Le géant mondial du e-commerce fait à nouveau parler de lui dans le monde du livre, et ce peu après le vote par les députés, d’une proposition de loi interdisant de cumuler la réduction de 5% sur les livres et leur livraison gratuite.
En effet, le nouveau service Kindle Matchbook vient d’être lancé outre-Atlantique. Il permet aux clients d’Amazon de profiter de la version numérique de l’ouvrage papier acheté, pour un prix maximum de 3 dollars.
Un eBook pour quelques dollars de plus.
Réservé pour l’instant au marché américain, le service kindle MatchBook s’inscrit dans la stratégie de vente de produits dématérialisés d’Amazon.
S’appuyant sur les partenariats conclus avec des éditeurs, ainsi que sur sa plateforme Kindle direct publishing (possibilité pour un particulier de publier lui-même son ouvrage sans passer par un éditeur), Amazon offre actuellement un catalogue de plus de 70.000 références.
Ce service, attractif pour le lecteur profitant de la version numérique d’un livre dont la date d’acquisition sur Amazon peut remonter jusqu’à 1995 génère aussi des revenus supplémentaires en faveur des éditeurs et ayant droits.
Cette actualité n’est pas sans rappeler le lancement, dans le monde musical d’Amazon AutoRip en janvier 2013 : le cybermarchand offrait en effet une copie numérique de la musique achetée sur support physique pour des achats effectués depuis l’an 2000 via son site.
Une offre similaire en France ?
Les services initiés dans un premier temps aux Etats-Unis sont légions. Pourtant, le cadre légal français sur le prix unique du livre pourrait bien empêcher Amazon de proposer cette offre sur notre territoire.
La loi Lang et celle relative au prix du livre numérique visent à interdire à un cybermarchand d’offrir la vente de l’eBook sous forme de « pack », à savoir en complément de l’ouvrage papier acheté à un prix réduit.
Le site Actualitte.com en évoquant l’ article 6 de la loi Lang, considère le « pack » eBook plus ouvrage papier comme une vente avec prime, rentrant ainsi dans le cadre d’une exception au prix unique.

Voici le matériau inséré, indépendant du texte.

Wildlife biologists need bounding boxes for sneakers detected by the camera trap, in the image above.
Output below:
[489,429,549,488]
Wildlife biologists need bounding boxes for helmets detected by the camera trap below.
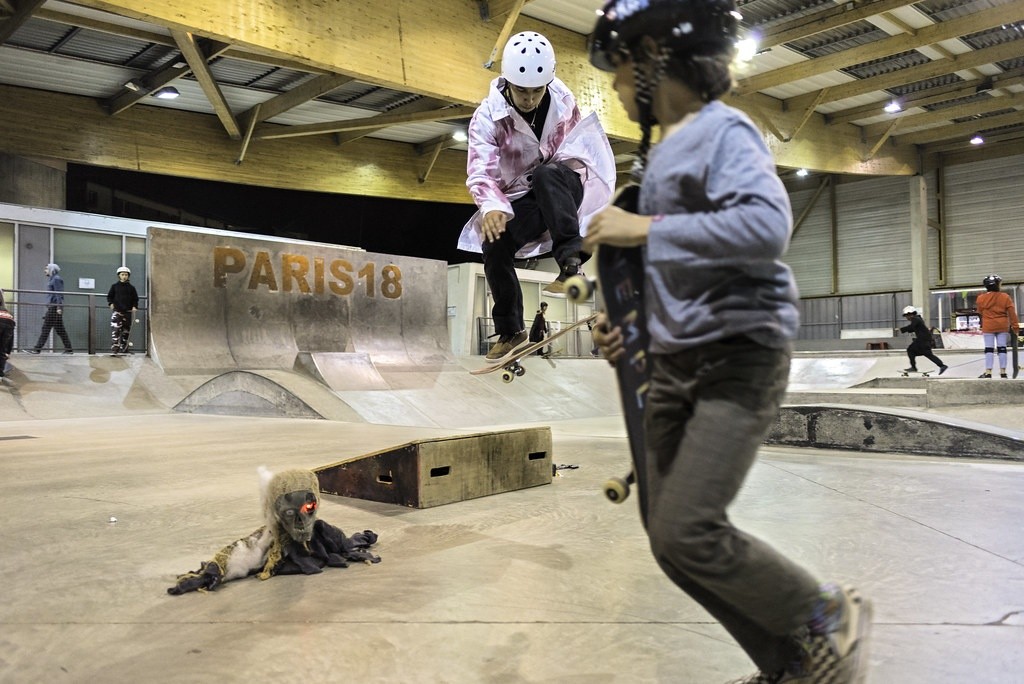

Néanmoins, dans son article 2 le décret d’application sur le prix unique du livre numérique n’envisagerait pas les choses aussi simplement : la modulation du prix ne serait permise qu’en fonction « du contenu de l’offre et de ses modalités d’accès ou d’usage. ». Or, dans les conditions actuelles l’eBook ainsi vendu en « pack »ne différerait pas de l’achat d’un eBook seul.
Amazon : une stratégie axée sur les biens culturels numériques
Le cybermarchand souhaite innover la façon dont les clients consomment les produits qu’il distribue. L’entreprise se concentre notamment sur les biens culturels : en achetant de la musique sur support physique via son site, vous pouvez être éligible au programme AutoRip et bénéficier ainsi gratuitement de la version numérique de l’œuvre, ce qui rappelle considérablement le service du Kindle MatchBook décrit plus haut.
Amazon entend promouvoir sa marque Kindle et l’écosystème qui l’entoure : il possède sa propre liseuse numérique du même nom, ainsi qu’un format de fichiers propriétaires. De plus, il permet à un auteur indépendant de vendre son ouvrage sous la forme d’un eBook directement sur sa plateforme sans passer par un éditeur.
Le service MatchBook n’est pas la dernière pierre de l’édifice, puisque fin octobre 2013 la société annonçait le lancement d’Amazon Source. Il s’agit là d’un programme permettant aux libraires américains indépendants qui vendent des liseuses Kindle, de tirer profit de revenus générés par la vente d’eBook à partir de ces mêmes liseuses, pendant 2ans.
Le service Kindle MatchBook ne devrait pas voir le jour en France prochainement, vu la confusion du cadre législatif et le doute des éditeurs et libraires face à l’innovation du géant. Avec les différentes offres et les multiples programmes qu’Amazon déploie, la société accroit de plus en plus sa suprématie sur le marché des biens culturels, en particulier dans la vente de livres et de musiques.
Le consommateur semble pour l’instant profiter de cette situation d’hégémonie, qui devrait bientôt changer avec l’adoption de la loi « anti Amazon ».
Néanmoins, on peut se demander s’il ne serait pas plus judicieux de concurrencer le géant que de tenter de l’entraver avec une efficacité souvent limitée et en pénalisant le consommateur en temps de crise. C’est notamment le pari de la FNAC, qui a lancé un Digicopy, un service similaire à AutoRip, mais qui pour l’heure reste bien moins développé.
Thomas Brodhag
Etudiant en Master 2 Droit de l’Economie Numérique.
Je suis passionné de nouvelles technologies, du droit qui les
encadre et plus particulièrement par la propriété intellectuelle.